Very high on the list, is the impact of inheriting a codebase with which one must rapidly become acquainted. It can be quite a shock to suddenly find yourself charged with maintaining N lines of code that has been clobbered together for who knows how long, and to have a short time in which to start contributing to it.
How do you efficiently absorb all this new data? What eases this transition? Is the only real solution to have already contributed to enough open-source projects that the shock wears off?
This also applies to veteran programmers. What techniques do you use to ease the transition into a new codebase?
I added the Community-Building tag to this because I'd also like to hear some war-stories about these transitions. Feel free to share how you handled a particularly stressful learning curve.
Pencil & Notebook ( don't get distracted trying to create a unrequested solution)
Make notes as you go and take an hour every monday to read thru and arrange the notes from previous weeks
with large codebases first impressions can be deceiving and issues tend to rearrange themselves rapidly while you are familiarizing yourself.
Remember the issues from your last work environment aren't necessarily valid or germane in your new environment. Beware of preconceived notions.
The notes/observations you make will help you learn quickly what questions to ask and of whom.
Hopefully you've been gathering the names of all the official (and unofficial) stakeholders.
One of the best ways to familiarize yourself with inherited code is to get your hands dirty. Start with fixing a few simple bugs and work your way into more complex ones. That will warm you up to the code better than trying to systematically review the code.
If there's a requirements or functional specification document (which is hopefully up-to-date), you must read it.
If there's a high-level or detailed design document (which is hopefully up-to-date), you probably should read it.
Another good way is to arrange a "transfer of information" session with the people who are familiar with the code, where they provide a presentation of the high level design and also do a walk-through of important/tricky parts of the code.
Write unit tests. You'll find the warts quicker, and you'll be more confident when the time comes to change the code.
Try to understand the business logic behind the code. Once you know why the code was written in the first place and what it is supposed to do, you can start reading through it, or as someone said, prolly fixing a few bugs here and there
My steps would be:
1.) Setup a source insight( or any good source code browser you use) workspace/project with all the source, header files, in the code base. Browsly at a higher level from the top most function(main) to lowermost function. During this code browsing, keep making notes on a paper/or a word document tracing the flow of the function calls. Do not get into function implementation nitti-gritties in this step, keep that for a later iterations. In this step keep track of what arguments are passed on to functions, return values, how the arguments that are passed to functions are initialized how the value of those arguments set modified, how the return values are used ?

**Requirement a**: Turn the rows below, starting at the line containing "When looking at" and ending at the line containing "4. horse's ear (bbox: 197, 148, 214, 173)", into a Markdown table with the columns No. and Text. Leave out any blank lines.

**Supplied material**:
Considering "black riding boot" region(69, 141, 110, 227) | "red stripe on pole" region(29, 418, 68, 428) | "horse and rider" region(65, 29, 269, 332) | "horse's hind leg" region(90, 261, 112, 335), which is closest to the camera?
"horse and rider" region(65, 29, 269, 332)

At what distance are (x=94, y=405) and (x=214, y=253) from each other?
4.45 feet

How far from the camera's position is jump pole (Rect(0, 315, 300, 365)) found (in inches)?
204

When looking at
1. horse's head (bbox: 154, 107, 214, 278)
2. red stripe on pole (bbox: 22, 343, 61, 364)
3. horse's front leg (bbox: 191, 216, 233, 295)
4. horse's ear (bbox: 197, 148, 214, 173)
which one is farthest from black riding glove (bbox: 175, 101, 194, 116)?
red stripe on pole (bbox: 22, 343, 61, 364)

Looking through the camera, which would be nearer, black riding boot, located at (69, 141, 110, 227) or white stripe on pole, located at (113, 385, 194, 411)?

* * *

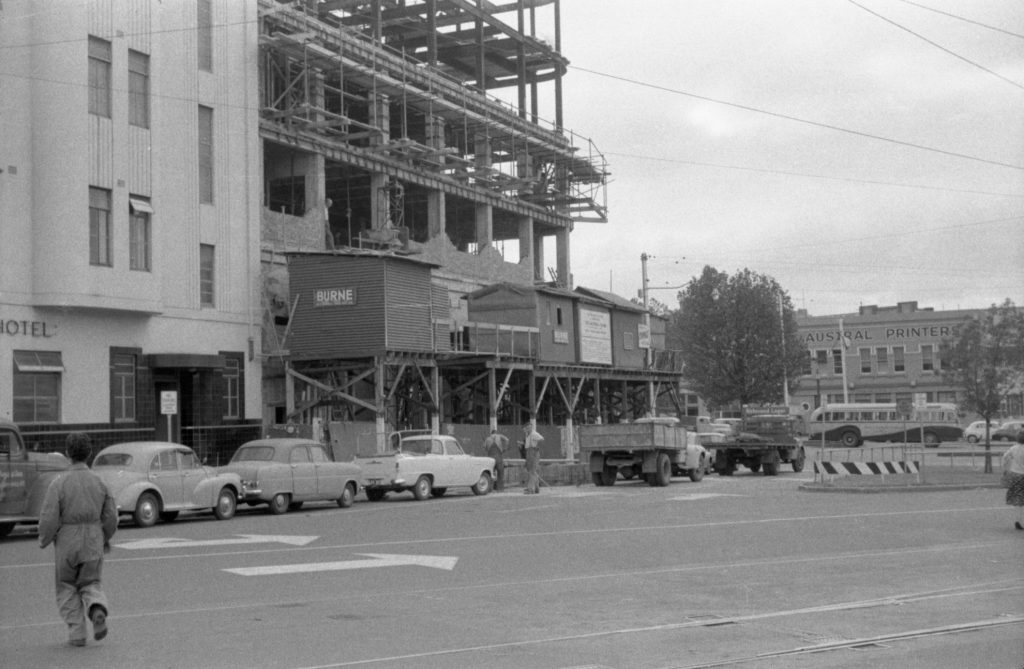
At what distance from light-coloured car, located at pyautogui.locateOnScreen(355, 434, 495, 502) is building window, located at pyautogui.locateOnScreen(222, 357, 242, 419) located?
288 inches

**Requirement b**: Pick up the thread on getting to know an inherited codebase where it stops, and carry it on.

**Answer a**:
| No. | Text |
|---|---|
| 1 | When looking at |
| 2 | 1. horse's head (bbox: 154, 107, 214, 278) |
| 3 | 2. red stripe on pole (bbox: 22, 343, 61, 364) |
| 4 | 3. horse's front leg (bbox: 191, 216, 233, 295) |
| 5 | 4. horse's ear (bbox: 197, 148, 214, 173) |

**Answer b**:
2.) After one iteration of step 1.) after which you have some level of code and data structures used in the code base, setup a MSVC (or any other relevant compiler project according to the programming language of the code base), compile the code, execute with a valid test case, and single step through the code again from main till the last level of function. In between the function calls keep moting the values of variables passed, returned, various code paths taken, various code paths avoided, etc.
3.) Keep repeating 1.) and 2.) in iteratively till you are comfortable up to a point that you can change some code/add some code/find a bug in exisitng code/fix the bug!
-AD
I don't know about this being "the best way", but something I did at a recent job was to write a code spider/parser (in Ruby) that went through and built a call tree (and a reverse call tree) which I could later query. This was slightly non-trivial because we had PHP which called Perl which called SQL functions/procedures. Any other code-crawling tools would help in a similar fashion (i.e. javadoc, rdoc, perldoc, Doxygen etc.).
Reading any unit tests or specs can be quite enlightening.
Documenting things helps (either for yourself, or for other teammates, current and future). Read any existing documentation.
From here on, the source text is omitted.